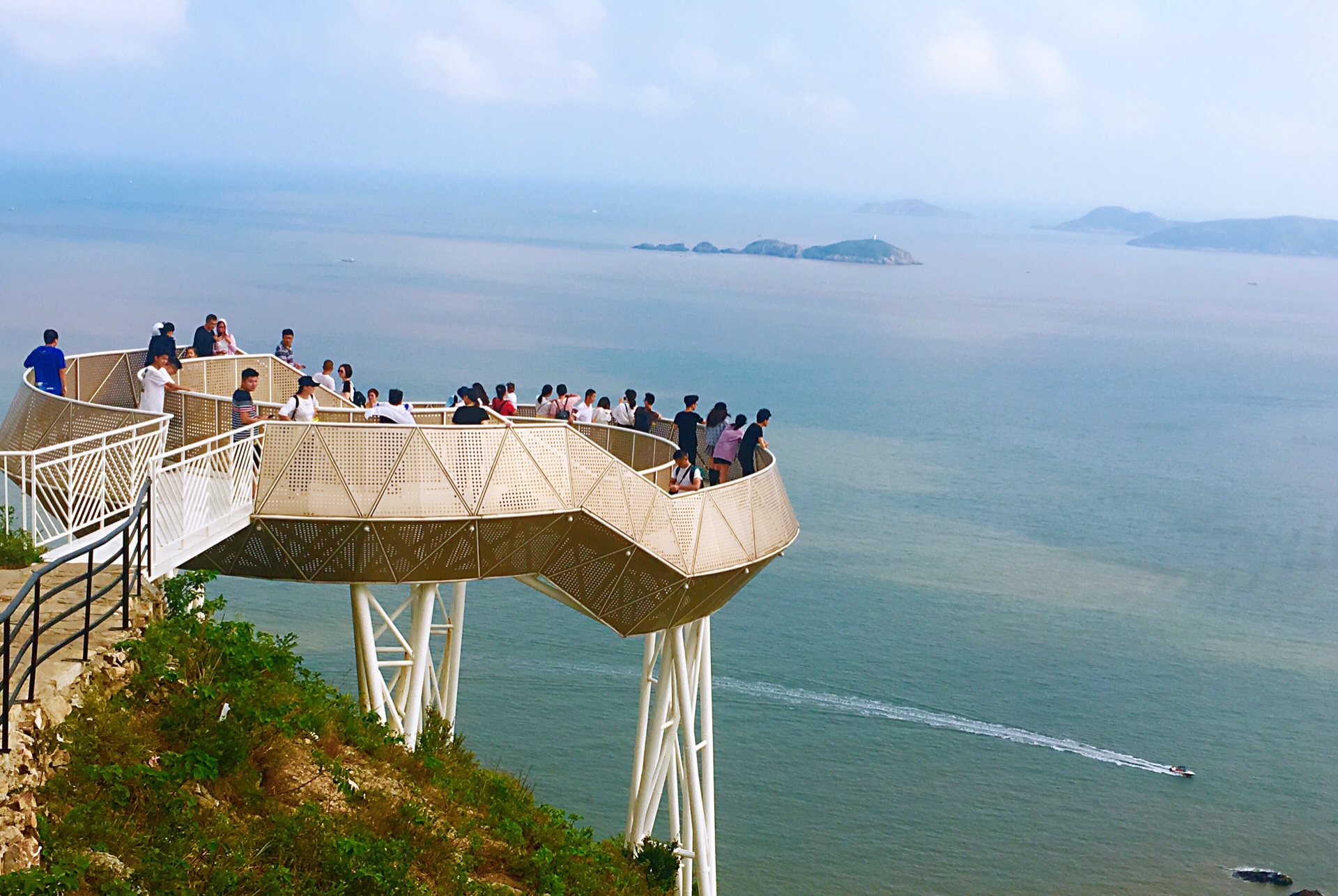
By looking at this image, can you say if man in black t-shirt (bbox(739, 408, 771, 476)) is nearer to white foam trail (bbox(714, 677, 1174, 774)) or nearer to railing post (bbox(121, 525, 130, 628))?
railing post (bbox(121, 525, 130, 628))

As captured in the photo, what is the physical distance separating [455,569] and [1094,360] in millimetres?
134399

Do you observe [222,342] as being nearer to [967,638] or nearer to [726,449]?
[726,449]

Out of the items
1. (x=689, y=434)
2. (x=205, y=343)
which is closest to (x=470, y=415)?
(x=689, y=434)

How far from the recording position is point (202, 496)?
1501 centimetres

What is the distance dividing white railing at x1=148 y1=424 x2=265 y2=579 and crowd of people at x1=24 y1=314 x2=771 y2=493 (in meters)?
0.45

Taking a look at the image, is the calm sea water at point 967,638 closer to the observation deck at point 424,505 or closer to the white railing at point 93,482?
the observation deck at point 424,505

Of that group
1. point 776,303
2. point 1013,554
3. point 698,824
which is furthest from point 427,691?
point 776,303

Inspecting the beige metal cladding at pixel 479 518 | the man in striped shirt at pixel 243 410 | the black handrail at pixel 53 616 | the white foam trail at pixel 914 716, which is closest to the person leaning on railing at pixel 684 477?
the beige metal cladding at pixel 479 518

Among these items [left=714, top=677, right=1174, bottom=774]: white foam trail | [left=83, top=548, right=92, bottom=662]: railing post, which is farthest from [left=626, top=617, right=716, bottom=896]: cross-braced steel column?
[left=714, top=677, right=1174, bottom=774]: white foam trail

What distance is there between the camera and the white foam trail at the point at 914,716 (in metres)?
46.2

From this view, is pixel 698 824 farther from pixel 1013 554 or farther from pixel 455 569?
pixel 1013 554

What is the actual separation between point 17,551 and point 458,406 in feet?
23.3

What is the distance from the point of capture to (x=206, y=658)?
13.0 m

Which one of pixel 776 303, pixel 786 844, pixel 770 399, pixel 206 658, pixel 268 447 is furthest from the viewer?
pixel 776 303
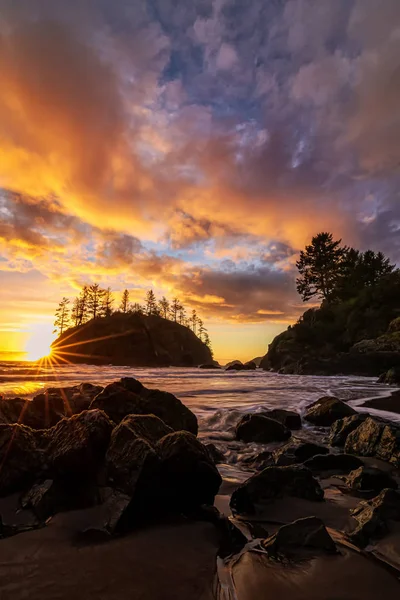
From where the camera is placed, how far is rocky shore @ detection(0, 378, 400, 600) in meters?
2.32

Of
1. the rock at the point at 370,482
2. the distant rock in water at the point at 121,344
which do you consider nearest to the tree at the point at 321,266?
the distant rock in water at the point at 121,344

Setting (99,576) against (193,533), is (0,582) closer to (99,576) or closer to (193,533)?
(99,576)

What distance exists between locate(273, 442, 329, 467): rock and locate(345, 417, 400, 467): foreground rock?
87cm

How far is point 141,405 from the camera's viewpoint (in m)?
6.99

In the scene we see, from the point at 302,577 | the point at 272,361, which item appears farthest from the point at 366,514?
the point at 272,361

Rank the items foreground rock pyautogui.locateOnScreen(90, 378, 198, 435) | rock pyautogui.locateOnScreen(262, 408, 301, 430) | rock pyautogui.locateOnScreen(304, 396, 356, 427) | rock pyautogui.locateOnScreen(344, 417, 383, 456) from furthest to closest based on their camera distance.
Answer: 1. rock pyautogui.locateOnScreen(304, 396, 356, 427)
2. rock pyautogui.locateOnScreen(262, 408, 301, 430)
3. foreground rock pyautogui.locateOnScreen(90, 378, 198, 435)
4. rock pyautogui.locateOnScreen(344, 417, 383, 456)

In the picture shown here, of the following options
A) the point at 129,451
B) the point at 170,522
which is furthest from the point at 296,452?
the point at 129,451

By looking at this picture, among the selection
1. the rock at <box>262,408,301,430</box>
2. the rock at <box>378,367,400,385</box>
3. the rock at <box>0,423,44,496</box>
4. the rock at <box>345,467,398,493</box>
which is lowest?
the rock at <box>345,467,398,493</box>

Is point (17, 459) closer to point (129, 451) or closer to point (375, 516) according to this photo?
point (129, 451)

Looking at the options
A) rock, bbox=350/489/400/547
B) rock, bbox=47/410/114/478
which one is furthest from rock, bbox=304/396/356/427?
rock, bbox=47/410/114/478

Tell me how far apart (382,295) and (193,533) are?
45705 mm

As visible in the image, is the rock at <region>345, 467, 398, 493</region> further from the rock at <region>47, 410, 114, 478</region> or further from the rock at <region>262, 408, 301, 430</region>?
the rock at <region>262, 408, 301, 430</region>

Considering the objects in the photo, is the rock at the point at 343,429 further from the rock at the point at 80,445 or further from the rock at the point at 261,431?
the rock at the point at 80,445

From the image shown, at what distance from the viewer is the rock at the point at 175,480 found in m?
3.25
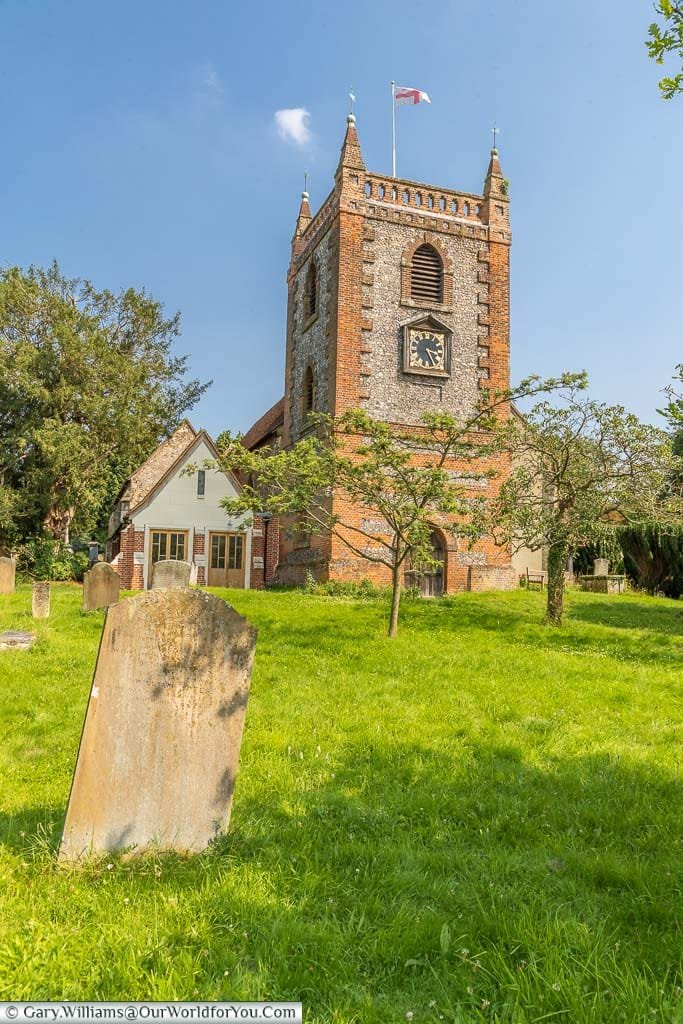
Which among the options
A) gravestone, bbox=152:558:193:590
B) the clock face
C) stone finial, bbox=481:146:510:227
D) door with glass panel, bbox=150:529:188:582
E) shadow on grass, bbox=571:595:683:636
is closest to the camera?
gravestone, bbox=152:558:193:590

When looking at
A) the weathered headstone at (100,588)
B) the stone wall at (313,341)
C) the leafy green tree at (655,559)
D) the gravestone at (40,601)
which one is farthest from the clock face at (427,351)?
the gravestone at (40,601)

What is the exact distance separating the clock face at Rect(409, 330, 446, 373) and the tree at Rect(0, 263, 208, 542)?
52.8ft

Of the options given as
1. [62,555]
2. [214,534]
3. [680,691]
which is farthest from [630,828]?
[62,555]

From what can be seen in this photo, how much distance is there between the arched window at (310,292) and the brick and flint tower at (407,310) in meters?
0.49

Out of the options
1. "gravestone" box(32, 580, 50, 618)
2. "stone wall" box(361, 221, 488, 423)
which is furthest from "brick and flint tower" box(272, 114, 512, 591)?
"gravestone" box(32, 580, 50, 618)

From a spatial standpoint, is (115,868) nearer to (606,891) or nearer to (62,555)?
(606,891)

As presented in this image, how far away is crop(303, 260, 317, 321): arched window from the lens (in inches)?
995

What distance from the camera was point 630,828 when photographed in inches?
172

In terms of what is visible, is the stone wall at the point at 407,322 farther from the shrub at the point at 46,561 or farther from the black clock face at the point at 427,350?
the shrub at the point at 46,561

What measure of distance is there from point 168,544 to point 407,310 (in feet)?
41.4

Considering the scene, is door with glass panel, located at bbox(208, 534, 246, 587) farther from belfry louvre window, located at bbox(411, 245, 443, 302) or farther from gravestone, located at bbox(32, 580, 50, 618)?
gravestone, located at bbox(32, 580, 50, 618)

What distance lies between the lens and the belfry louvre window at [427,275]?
23359 millimetres

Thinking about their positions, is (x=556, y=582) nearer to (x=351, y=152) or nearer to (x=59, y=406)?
(x=351, y=152)

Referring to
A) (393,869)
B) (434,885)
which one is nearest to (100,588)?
(393,869)
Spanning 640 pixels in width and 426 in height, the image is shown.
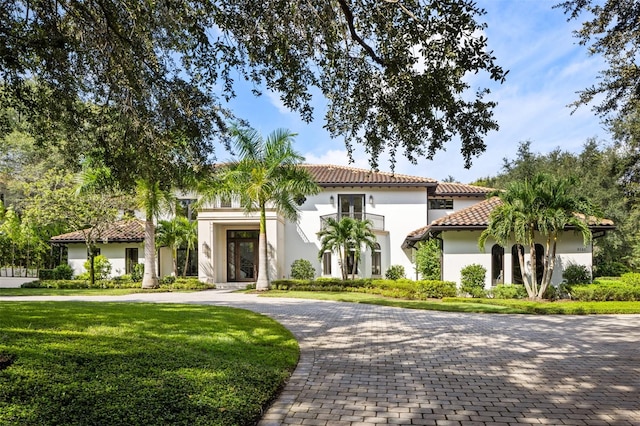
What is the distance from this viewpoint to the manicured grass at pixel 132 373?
385 cm

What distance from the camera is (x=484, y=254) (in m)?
19.2

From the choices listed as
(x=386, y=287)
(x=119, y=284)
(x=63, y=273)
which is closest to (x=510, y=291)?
(x=386, y=287)

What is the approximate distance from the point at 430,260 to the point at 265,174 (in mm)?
9528

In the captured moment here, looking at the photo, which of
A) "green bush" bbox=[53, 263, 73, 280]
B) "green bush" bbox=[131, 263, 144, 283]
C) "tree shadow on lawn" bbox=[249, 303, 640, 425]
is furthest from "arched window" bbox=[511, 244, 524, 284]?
"green bush" bbox=[53, 263, 73, 280]

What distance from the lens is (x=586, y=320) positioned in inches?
470

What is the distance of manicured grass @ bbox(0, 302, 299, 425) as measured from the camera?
3854 mm

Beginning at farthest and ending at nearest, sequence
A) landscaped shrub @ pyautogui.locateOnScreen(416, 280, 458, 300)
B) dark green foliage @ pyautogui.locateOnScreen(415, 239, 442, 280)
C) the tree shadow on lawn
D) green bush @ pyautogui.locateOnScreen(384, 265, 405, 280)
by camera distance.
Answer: green bush @ pyautogui.locateOnScreen(384, 265, 405, 280) → dark green foliage @ pyautogui.locateOnScreen(415, 239, 442, 280) → landscaped shrub @ pyautogui.locateOnScreen(416, 280, 458, 300) → the tree shadow on lawn

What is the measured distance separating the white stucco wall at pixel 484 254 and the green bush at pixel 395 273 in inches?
245

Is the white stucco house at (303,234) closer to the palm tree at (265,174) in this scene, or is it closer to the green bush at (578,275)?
the palm tree at (265,174)

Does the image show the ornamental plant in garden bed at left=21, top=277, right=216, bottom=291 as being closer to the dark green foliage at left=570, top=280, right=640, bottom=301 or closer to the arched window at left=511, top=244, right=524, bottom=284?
the arched window at left=511, top=244, right=524, bottom=284

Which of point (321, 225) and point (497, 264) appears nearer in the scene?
point (497, 264)

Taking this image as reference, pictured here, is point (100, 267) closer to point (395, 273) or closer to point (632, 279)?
point (395, 273)

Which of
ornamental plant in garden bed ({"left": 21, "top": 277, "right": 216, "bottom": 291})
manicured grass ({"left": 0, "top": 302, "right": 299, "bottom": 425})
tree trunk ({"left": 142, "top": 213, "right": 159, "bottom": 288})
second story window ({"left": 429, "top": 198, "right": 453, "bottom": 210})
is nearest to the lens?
manicured grass ({"left": 0, "top": 302, "right": 299, "bottom": 425})

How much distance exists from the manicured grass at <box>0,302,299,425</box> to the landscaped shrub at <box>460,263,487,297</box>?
1265cm
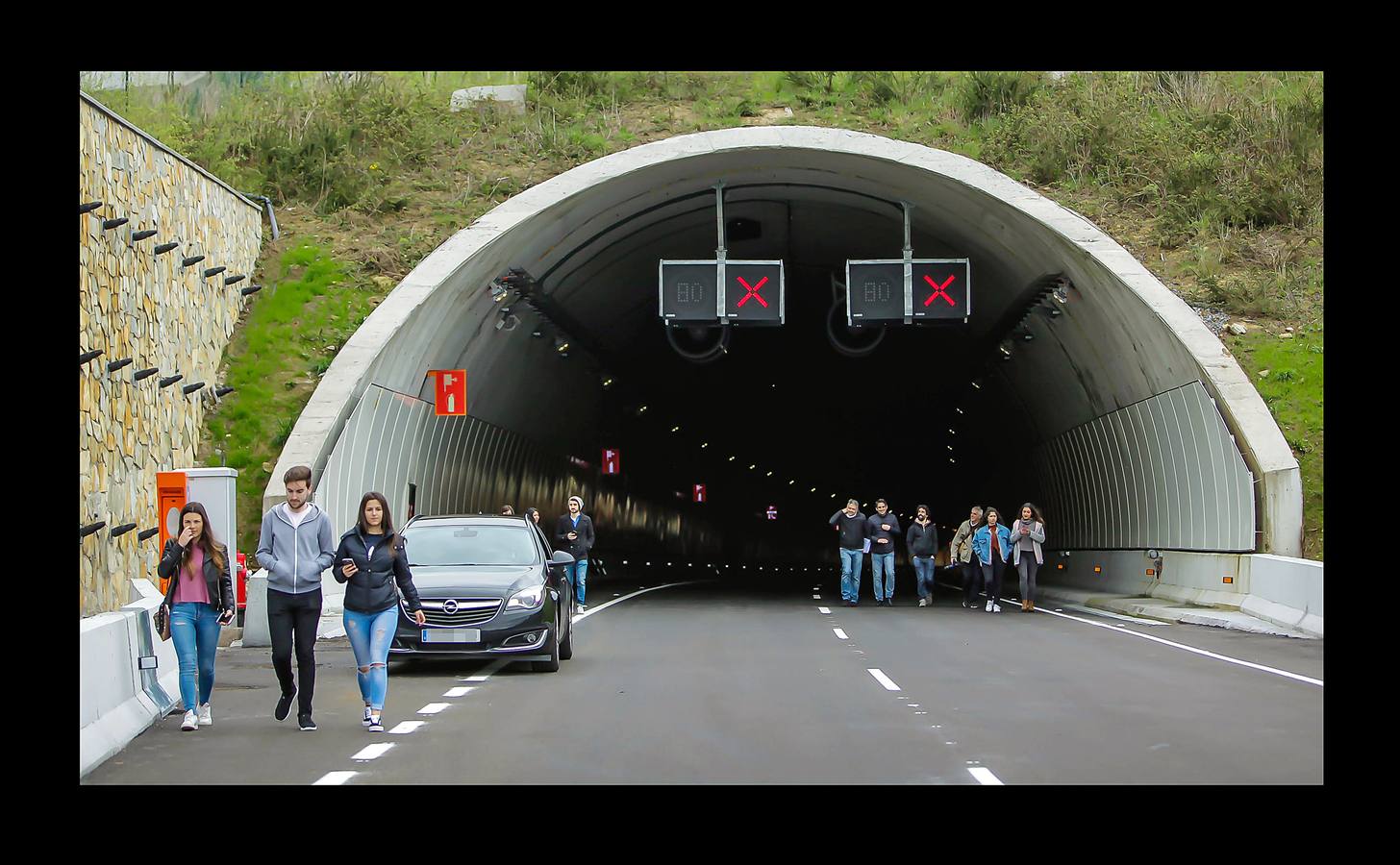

» **GOAL**
Reproduce the data from the line containing "Considering the objects" through the line containing "23359 millimetres", inclusive, substituting "camera" for "lens" and leaving everything else unchanged. Omit the pictures from your answer.

» **ANSWER TO THE TASK**
Considering the objects in the photo, is the rock at the point at 343,429 further from the rock at the point at 80,445 or further from the rock at the point at 261,431?
the rock at the point at 80,445

From the image shown, at what distance from the viewer is the rock at the point at 175,480 found in m?
3.25
Which among the options
A) gravestone, bbox=152:558:193:590
B) the clock face
C) stone finial, bbox=481:146:510:227
D) door with glass panel, bbox=150:529:188:582
E) shadow on grass, bbox=571:595:683:636
is closest to the camera?
gravestone, bbox=152:558:193:590

When looking at
A) the weathered headstone at (100,588)
B) the stone wall at (313,341)
C) the leafy green tree at (655,559)
D) the gravestone at (40,601)
which one is farthest from the clock face at (427,351)?
the gravestone at (40,601)

What is the exact distance separating the clock face at Rect(409, 330, 446, 373) and the tree at Rect(0, 263, 208, 542)?
52.8ft

Of the options given as
1. [62,555]
2. [214,534]
3. [680,691]
which is farthest from [630,828]?
[62,555]

From what can be seen in this photo, how much distance is there between the arched window at (310,292) and the brick and flint tower at (407,310) in meters?
0.49

Out of the options
1. "gravestone" box(32, 580, 50, 618)
2. "stone wall" box(361, 221, 488, 423)
which is furthest from "brick and flint tower" box(272, 114, 512, 591)?
"gravestone" box(32, 580, 50, 618)

From a spatial standpoint, is (115,868) nearer to (606,891) or nearer to (62,555)?
(606,891)

As presented in this image, how far away is crop(303, 260, 317, 321): arched window from the camera (in inches)?
995

What distance from the camera was point 630,828 when photographed in inches?
172

In terms of what is visible, is the stone wall at the point at 407,322 farther from the shrub at the point at 46,561 or farther from the black clock face at the point at 427,350?
the shrub at the point at 46,561

What measure of distance is there from point 168,544 to point 407,310 (in feet)?
41.4

Considering the scene, is door with glass panel, located at bbox(208, 534, 246, 587) farther from belfry louvre window, located at bbox(411, 245, 443, 302) or farther from gravestone, located at bbox(32, 580, 50, 618)?
gravestone, located at bbox(32, 580, 50, 618)

What distance lies between the camera and the belfry louvre window at [427,275]?
23359 millimetres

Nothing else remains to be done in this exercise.